Friday, October 02, 2009

WASTE AND THE DRIVE TOWARD EXECUTION IN DUPAGE COUNTY

A senseless and wasteful exercise in criminal justice is playing out in Dupage County as prosecutors try to make Brian Dugan roughly the 16,000th person killed by the public authority since George Kendall was executed in the Colonies on charges of spying for Spain in 1608. Dugan’s death is sought even though he has pleaded guilty to the murder of Jeannine Nicarico in 1983, a move that generally serves to mitigate sentencing to life without parole. Executing Dugan, already serving two life sentences for similar murders, serves no judicial purpose whatsoever, but will sadly, satisfy the bloodlust of the Dupage County residents who favor capital punishment and presumably enhance the political career of DuPage County States Attorney Joe Burkett whose public persona is one of boundless support for it.

Burkett plows full speed ahead trying to orchestrate Dugan’s death even though the Nicarico case represents one of the worst cases of prosecutorial abuse in American history, in which DuPage prosecutors relentless pursued the death penalty for two hapless minority men, Rolando Cruz and Alejandro Hernandez, even though all credible evidence, including a willingness to confess to the Nicarico murder, pointed to Brian Dugan. While Burkett had no significant role in the Cruz-Hernandez trials that eventually exonerated both, as a Dupage County law enforcement employee since 1981, he had a ringside seat to the eleven year saga that ended in Dupage County paying 3.5 million dollars in civil damages to Cruz and Hernandez.
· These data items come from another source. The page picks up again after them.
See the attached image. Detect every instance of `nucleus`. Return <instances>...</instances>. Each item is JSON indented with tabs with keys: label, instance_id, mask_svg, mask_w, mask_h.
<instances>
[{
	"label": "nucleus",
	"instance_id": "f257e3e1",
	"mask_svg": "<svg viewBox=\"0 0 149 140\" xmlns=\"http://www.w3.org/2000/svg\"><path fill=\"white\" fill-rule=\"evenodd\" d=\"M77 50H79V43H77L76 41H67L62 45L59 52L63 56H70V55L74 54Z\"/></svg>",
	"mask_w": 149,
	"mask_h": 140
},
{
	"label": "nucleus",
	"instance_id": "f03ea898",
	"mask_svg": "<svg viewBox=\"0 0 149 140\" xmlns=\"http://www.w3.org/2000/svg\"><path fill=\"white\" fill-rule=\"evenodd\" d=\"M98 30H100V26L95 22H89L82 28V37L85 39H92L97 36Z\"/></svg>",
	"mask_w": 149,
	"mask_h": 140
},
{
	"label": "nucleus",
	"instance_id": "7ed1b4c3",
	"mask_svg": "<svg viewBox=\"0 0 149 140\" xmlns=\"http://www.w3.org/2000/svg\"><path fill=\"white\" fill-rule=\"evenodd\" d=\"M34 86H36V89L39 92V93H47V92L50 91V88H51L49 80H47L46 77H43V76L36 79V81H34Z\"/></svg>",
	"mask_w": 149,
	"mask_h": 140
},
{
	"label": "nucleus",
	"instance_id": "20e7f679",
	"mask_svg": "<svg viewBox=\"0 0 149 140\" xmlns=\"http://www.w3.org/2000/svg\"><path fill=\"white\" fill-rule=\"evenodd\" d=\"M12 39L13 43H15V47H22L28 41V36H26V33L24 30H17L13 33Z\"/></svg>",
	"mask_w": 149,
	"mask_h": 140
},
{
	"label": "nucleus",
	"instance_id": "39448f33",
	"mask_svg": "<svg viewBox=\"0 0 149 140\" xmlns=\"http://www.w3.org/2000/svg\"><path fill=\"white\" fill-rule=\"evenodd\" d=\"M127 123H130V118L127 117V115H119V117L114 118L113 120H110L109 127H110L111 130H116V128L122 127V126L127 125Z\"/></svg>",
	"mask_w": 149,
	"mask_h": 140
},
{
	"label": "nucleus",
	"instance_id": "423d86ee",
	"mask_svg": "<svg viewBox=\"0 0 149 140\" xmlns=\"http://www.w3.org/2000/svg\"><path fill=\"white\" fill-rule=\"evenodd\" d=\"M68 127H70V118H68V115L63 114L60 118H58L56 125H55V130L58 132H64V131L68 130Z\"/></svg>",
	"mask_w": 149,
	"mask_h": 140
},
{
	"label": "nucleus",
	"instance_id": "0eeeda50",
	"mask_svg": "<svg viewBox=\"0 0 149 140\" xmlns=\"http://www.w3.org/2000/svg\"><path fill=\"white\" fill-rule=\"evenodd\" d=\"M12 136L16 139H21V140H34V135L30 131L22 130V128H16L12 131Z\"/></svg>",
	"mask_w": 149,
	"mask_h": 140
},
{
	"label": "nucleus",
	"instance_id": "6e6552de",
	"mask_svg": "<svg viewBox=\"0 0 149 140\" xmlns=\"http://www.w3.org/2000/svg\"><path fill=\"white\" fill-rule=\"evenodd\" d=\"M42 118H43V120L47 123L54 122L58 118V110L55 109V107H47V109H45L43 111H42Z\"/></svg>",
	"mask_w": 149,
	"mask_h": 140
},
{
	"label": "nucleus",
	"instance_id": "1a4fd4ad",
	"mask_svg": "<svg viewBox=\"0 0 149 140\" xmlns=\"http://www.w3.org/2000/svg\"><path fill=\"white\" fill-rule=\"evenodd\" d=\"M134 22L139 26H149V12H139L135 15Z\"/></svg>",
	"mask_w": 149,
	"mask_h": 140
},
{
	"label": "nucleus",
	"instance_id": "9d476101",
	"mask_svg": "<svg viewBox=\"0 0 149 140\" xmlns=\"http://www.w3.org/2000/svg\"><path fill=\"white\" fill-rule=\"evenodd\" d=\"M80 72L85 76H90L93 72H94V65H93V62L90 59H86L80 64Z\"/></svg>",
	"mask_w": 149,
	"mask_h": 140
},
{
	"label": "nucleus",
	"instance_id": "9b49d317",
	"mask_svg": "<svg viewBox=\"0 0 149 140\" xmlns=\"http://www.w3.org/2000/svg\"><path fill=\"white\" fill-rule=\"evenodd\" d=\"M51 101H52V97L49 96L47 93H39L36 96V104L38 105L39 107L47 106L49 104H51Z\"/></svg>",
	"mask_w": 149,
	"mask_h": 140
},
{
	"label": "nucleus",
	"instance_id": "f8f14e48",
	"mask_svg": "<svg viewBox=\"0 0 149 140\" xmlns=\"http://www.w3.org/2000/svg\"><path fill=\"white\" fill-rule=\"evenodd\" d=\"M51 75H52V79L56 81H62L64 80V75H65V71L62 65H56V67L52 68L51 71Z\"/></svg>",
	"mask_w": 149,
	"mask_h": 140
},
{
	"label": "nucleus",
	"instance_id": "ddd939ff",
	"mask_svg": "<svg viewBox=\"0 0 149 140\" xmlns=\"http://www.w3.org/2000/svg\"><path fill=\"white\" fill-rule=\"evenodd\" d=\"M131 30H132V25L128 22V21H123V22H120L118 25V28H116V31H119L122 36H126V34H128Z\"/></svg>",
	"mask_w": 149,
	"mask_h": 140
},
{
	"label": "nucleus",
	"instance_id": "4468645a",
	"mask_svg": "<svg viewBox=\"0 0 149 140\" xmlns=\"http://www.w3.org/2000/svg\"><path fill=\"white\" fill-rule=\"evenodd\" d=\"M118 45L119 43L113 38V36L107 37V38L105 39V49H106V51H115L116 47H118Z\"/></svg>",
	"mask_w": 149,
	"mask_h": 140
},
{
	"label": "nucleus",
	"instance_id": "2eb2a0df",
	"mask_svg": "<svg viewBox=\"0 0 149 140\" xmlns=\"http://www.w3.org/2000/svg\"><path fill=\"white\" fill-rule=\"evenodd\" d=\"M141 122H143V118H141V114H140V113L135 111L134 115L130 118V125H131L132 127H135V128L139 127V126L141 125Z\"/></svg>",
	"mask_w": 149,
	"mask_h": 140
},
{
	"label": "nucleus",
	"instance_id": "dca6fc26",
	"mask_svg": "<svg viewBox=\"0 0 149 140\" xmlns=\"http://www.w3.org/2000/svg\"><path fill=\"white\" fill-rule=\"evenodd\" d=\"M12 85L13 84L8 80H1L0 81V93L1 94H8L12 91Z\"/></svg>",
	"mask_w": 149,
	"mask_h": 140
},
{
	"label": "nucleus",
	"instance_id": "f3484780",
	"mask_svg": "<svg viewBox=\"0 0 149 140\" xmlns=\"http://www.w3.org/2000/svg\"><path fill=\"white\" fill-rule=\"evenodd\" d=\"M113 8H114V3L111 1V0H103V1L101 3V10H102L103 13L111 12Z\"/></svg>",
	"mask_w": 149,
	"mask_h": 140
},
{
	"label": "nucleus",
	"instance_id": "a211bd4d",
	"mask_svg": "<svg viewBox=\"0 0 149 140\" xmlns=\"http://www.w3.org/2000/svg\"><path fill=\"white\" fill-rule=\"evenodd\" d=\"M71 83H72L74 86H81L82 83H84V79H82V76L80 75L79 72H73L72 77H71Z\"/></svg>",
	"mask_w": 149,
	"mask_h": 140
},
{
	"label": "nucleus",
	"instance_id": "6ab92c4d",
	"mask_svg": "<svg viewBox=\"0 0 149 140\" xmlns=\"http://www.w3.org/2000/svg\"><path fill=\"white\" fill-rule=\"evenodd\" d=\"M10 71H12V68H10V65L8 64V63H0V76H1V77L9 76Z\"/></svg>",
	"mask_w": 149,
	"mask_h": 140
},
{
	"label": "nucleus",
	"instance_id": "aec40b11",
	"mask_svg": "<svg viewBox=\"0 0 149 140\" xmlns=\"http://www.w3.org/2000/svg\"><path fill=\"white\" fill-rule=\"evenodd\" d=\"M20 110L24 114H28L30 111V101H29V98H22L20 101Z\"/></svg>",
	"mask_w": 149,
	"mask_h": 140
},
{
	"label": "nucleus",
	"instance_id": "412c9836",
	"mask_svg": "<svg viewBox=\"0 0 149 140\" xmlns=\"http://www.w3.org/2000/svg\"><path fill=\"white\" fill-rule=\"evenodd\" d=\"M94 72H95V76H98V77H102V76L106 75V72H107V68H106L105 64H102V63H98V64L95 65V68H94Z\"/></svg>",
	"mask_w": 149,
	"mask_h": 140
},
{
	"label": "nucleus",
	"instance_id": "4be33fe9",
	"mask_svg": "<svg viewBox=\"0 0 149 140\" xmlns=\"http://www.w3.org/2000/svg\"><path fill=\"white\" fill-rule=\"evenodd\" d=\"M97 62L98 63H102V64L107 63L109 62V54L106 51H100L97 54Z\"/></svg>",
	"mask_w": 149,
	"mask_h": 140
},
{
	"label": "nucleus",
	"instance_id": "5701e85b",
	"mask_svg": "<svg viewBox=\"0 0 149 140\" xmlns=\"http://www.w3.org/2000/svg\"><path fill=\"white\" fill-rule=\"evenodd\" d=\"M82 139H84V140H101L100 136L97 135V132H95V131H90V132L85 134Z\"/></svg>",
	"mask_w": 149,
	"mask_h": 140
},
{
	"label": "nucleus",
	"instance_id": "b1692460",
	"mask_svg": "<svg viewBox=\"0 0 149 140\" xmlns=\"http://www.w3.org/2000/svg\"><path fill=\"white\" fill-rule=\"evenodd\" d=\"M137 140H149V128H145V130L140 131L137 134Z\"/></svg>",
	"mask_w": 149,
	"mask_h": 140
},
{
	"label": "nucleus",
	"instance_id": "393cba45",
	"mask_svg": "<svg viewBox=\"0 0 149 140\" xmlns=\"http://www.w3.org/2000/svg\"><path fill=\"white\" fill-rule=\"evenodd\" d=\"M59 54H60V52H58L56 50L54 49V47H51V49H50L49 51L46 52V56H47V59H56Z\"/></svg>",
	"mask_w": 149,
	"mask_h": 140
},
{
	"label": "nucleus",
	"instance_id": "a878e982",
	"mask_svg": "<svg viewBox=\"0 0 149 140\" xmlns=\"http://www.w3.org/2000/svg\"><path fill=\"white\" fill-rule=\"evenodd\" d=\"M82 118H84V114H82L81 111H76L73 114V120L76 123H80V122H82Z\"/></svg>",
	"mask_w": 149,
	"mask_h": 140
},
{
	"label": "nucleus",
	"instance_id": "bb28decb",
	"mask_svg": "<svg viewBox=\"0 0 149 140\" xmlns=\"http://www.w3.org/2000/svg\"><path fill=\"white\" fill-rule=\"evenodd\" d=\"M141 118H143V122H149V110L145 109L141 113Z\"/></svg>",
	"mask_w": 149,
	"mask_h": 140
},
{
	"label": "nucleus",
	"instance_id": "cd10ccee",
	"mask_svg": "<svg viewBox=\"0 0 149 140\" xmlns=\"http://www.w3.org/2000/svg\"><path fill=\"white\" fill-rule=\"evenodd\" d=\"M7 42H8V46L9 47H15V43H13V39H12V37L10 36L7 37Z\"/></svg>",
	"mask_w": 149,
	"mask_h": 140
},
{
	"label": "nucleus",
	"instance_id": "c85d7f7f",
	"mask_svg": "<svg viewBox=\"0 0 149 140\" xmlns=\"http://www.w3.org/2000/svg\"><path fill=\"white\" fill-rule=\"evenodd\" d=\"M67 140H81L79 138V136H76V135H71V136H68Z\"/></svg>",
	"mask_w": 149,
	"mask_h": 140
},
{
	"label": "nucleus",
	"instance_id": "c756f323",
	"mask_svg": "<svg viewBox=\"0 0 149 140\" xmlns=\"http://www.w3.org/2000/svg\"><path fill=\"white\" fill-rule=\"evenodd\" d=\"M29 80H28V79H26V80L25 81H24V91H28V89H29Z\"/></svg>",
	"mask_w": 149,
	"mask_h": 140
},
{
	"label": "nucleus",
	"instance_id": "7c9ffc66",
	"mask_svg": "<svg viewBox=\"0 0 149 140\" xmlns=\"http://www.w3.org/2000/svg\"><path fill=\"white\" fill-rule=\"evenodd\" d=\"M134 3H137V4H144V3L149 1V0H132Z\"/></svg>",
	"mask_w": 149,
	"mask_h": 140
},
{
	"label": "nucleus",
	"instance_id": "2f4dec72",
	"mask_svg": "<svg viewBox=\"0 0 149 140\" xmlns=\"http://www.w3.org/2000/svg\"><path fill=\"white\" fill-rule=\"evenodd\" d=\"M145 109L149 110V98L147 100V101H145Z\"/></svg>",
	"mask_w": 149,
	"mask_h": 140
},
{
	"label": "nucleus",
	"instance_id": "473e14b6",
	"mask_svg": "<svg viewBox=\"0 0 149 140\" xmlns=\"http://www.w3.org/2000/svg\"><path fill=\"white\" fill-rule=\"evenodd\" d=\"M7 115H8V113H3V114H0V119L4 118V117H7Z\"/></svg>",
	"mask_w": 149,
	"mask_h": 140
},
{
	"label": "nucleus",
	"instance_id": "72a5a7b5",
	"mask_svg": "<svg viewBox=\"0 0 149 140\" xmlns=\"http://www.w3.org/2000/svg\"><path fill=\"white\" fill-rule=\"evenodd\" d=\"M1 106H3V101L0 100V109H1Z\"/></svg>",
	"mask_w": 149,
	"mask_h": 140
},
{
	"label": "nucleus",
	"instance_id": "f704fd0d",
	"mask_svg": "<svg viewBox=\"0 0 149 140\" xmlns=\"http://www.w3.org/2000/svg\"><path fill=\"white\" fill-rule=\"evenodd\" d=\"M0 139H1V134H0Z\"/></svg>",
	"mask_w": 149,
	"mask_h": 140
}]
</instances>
The inevitable result of prosecutorial obsession for the death penalty is the killing of innocent convicted defendants. Over one hundred death row inmates have been freed based on DNA evidence since that forensic resource has surfaced in the last decade. That fact should convince everyone that many of the nearly 16,000 Americans executed were innocent but died simply because they were unable to prove their innocence.

In cases like Dugan’s, where the actual killer will forever be removed from society, seeking the death sentence is not only barbaric, it is bankrupting. The New York Times reports that it costs Florida $51,000,000 more each year to keep their 388 death row inmates trodding the Green Mile to execution than it would if they were simply serving life sentences. California spends an additional $114,000,000 more each year for their 667 death row inmates while social services are cut in an essentially bankrupt state. North Carolina’s 43 executions since the death penalty was re-instituted in 1976 cost an average of $2,116,000 each. Prosecutors in all three states are undeterred, as their 1,228 current death row inmates verify.

Man killing his fellow man is easy and commonplace. Society shouldn’t add to this horrific toll by letting its prosecutors commit this most heinous act against one’s fellow man under the authority of the state. The difference between the defendant and the prosecutor in the Wheaton County Courthouse is not all that great. The only one that matters is that the former is no longer in the killing business while the latter is far from done.